Interview: Bertie Blackman
Bertie Blackman’s latest single, Run For Your Life lifted off of her forthcoming fifth album, The Dash is truly three and half minutes of pop bliss, or as the artist herself describes it, “it’s music to have a good time to…music to feel your heartbeat to.”
With The Dash due for release this spring, Makers thought that now would be the perfect opportunity to arrange an interview and photo shoot with the inspiring performer.
Blackman’s soon to be released album has been written and recorded in small studios in Melbourne, as well as Sydney and Central NSW. Bertie tells Makers that the time spent working in different locations around Australia helped to keep the sound of her new material “really fresh, open and exciting. ”

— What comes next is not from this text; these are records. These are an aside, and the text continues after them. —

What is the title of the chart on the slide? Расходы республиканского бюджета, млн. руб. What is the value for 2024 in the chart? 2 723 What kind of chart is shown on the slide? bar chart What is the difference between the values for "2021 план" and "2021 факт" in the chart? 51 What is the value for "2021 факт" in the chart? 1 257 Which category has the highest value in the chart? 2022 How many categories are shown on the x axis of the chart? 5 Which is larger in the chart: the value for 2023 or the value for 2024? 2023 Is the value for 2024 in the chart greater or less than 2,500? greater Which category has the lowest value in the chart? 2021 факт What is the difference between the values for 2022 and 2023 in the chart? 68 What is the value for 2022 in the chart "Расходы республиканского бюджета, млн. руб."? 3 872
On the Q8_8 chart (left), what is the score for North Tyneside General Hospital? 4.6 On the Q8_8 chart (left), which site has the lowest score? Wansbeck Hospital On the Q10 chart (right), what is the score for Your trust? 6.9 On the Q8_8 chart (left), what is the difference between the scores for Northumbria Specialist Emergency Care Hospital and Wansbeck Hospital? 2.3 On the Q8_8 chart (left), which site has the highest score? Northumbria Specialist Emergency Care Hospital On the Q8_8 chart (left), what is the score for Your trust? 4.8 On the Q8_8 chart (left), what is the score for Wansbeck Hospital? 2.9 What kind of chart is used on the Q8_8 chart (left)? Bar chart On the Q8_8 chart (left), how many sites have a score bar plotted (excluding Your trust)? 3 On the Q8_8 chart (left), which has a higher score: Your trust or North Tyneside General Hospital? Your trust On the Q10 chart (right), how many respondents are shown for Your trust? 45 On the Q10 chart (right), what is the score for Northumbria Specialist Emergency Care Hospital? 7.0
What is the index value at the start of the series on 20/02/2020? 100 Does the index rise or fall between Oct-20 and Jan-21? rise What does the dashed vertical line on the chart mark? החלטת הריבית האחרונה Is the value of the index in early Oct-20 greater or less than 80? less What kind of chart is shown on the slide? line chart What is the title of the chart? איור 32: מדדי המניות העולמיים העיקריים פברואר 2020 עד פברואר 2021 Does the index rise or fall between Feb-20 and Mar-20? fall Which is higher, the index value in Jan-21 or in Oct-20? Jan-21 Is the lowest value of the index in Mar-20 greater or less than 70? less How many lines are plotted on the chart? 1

We meet Bertie Blackman on a crisp Tuesday afternoon at the Happy Palace restaurant on Bourke Street, the retro interiors the perfect backdrop for the clean lines of local fashion label, Kloke, Bertie’s designers of choice for the shoot.
With hair and makeup underway in the far corner of the open plan restaurant, a divine assortment of clothing and footwear set up neatly, and the excitable murmur of kitchen staff preparing for night service, the first floor restaurant is a hive of activity. The energy is upbeat, echoing the feelings that inspired the new album with its strong pop-inspired vibe.
Bertie: “I think that the veil between pop and lots of different types of music is becoming less and less defined as modern culture closes in the gaps. Everything is attainable and that’s exiting for music.”
Run For Your Life opens with a strong ‘80s inspired synth, bringing to mind a feeling of freedom and, as the tempo grows, the liberation of feet pounding on pavement. It’s the first hint that The Dash will be quite the departure from Blackman’s last album, the more introspective 2012 release Pope Innocent X.
Bertie: “I’m always darting from one world to another. And wanting to nod at one of my favourite eras in music meant that I had to open out the production sound into big hooks and big vocals.”
It’s time for a quick costume change, and it’s evident that Bertie is loving Kloke’s stylings: the brand already has strong ties to the local music industry, dressing Chet Faker and contributing to the recent Architecture in Helsinki pop up store in Melbourne Central. We ask the singer if that musical connection inspired her decision to want to work with the label.
Bertie: “It wasn’t actually, I’ve always just dug their clothing. I love their mix of clean crisp lines and big loud patterns. I’m personally into classic cut clothing. These guys do this so well, classic cuts with a twist… super cool.”
It’s a well-chosen comment, and one that could also be used to describe the singer herself – classic with a twist and super cool. We think that about sums her up nicely.